Oekraïne in de electorale strijd
Politieke partijen lijken zich nu te hebben begeven in een beschamend electoraal spel rond de crisis in Oekraïne. Op 25 februari stuurde Vooruit-voorzitter Conner Rousseau een tweet de wereld in met een beeld met opschrift: “PVDA weigert de gruwelijke daden van Poetin te veroordelen.” Rousseau, die zich tot voor kort ver weg hield van de internationale politiek, zag zijn kans schoon om harten te veroveren van een potentieel PVDA-electoraat met een Trumpiaanse tweet. Zoals eerder gesteld, veroordeelde de PVDA nochtans ondubbelzinnig de Russische oorlog, maar was het niet eens met de volledige resolutie waarin het onder meer ook ging over sancties. Dat is legitiem als het om sancties gaat die de nu al verpauperde burgerbevolking in Rusland treffen. Je kan het daar niet mee eens zijn, maar dat is zeker niet zoals Rousseau het bestempelde “choquerend. Antisociaal. Antidemocratisch”. Dat is populisme van het laagste niveau, intellectueel oneerlijk, maar in dit hysterisch klimaat met een pers op zijn hand, passeert het zonder problemen. Ook andere partijen deden hun duit in het zakje. En zo kregen we afgelopen week een schouwspel dat meer draaide om politiek gewin dan om het ledigen van de noden van een hulpbehoevende bevolking.

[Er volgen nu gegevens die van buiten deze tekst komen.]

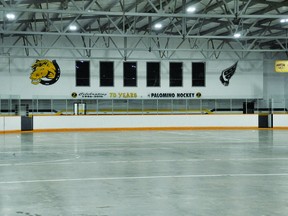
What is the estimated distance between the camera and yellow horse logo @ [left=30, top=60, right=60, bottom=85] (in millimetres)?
43688

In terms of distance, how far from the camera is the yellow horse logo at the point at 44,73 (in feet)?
143

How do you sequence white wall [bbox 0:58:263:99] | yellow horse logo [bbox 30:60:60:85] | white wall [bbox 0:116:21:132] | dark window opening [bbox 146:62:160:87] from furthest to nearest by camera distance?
dark window opening [bbox 146:62:160:87] < yellow horse logo [bbox 30:60:60:85] < white wall [bbox 0:58:263:99] < white wall [bbox 0:116:21:132]

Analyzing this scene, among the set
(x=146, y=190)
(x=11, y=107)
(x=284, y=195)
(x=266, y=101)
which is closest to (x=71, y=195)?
(x=146, y=190)

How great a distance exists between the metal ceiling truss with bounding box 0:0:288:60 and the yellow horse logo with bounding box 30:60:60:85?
4.07ft

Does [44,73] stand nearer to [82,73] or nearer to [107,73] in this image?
[82,73]

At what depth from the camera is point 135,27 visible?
126 ft

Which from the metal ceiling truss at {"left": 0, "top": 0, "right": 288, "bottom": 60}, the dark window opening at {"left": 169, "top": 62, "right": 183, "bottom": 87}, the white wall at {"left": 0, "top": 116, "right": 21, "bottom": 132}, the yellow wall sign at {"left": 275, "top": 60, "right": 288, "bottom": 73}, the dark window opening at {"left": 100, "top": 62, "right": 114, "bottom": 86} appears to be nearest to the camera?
the metal ceiling truss at {"left": 0, "top": 0, "right": 288, "bottom": 60}

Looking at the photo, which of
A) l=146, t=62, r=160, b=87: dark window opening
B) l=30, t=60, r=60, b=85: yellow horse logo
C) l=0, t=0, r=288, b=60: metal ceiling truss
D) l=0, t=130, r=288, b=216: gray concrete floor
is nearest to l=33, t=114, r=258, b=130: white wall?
l=0, t=0, r=288, b=60: metal ceiling truss

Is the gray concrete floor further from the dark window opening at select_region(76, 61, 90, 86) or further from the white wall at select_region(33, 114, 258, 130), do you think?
the dark window opening at select_region(76, 61, 90, 86)

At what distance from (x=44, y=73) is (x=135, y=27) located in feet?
35.2

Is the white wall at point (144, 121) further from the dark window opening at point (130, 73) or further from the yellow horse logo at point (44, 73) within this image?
the dark window opening at point (130, 73)

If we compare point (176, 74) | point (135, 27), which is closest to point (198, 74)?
point (176, 74)

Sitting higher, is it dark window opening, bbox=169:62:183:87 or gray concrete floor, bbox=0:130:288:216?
dark window opening, bbox=169:62:183:87

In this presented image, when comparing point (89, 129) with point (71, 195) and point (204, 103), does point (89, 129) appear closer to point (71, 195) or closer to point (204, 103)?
point (204, 103)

Karl Liebknecht beschrijft in zijn redevoeringen en geschriften uitvoerig over hoe media en politiek een atmosfeer creëerden die kritische stemmen de mond moest snoeren. Hij citeert Bismarck die de (toen nog linkse) sociaaldemocratie als een ‘militair’ te behandelen probleem omschreef en de pers toen ook grotendeels op zijn hand had. De Kreuz-zeitung, een gezaghebbende krant die de militaire, politieke en economische elite tot zijn lezers mocht tellen, schreef: de sociaaldemocratie is “gevaarlijker dan de buitenlandse (vijand), omdat ze de zielen van het volk vergiftigt en ons de wapens uit de handen slaat, noch voor we ze hebben opgenomen”. Een andere tijdperk, maar met op elkaar gelijkende politieke rituelen om kritische stemmen te discrediteren en te verketteren.